┌─ Material for this task

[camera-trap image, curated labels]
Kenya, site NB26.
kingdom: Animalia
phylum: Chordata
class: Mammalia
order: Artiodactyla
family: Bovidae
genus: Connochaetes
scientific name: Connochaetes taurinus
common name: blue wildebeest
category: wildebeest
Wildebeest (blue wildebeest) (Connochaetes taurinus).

└─

Assignment:
Please print the material again in full, exactly as it is.

Task output:
[camera-trap image, curated labels]
Kenya, site NB26.
kingdom: Animalia
phylum: Chordata
class: Mammalia
order: Artiodactyla
family: Bovidae
genus: Connochaetes
scientific name: Connochaetes taurinus
common name: blue wildebeest
category: wildebeest
Wildebeest (blue wildebeest) (Connochaetes taurinus).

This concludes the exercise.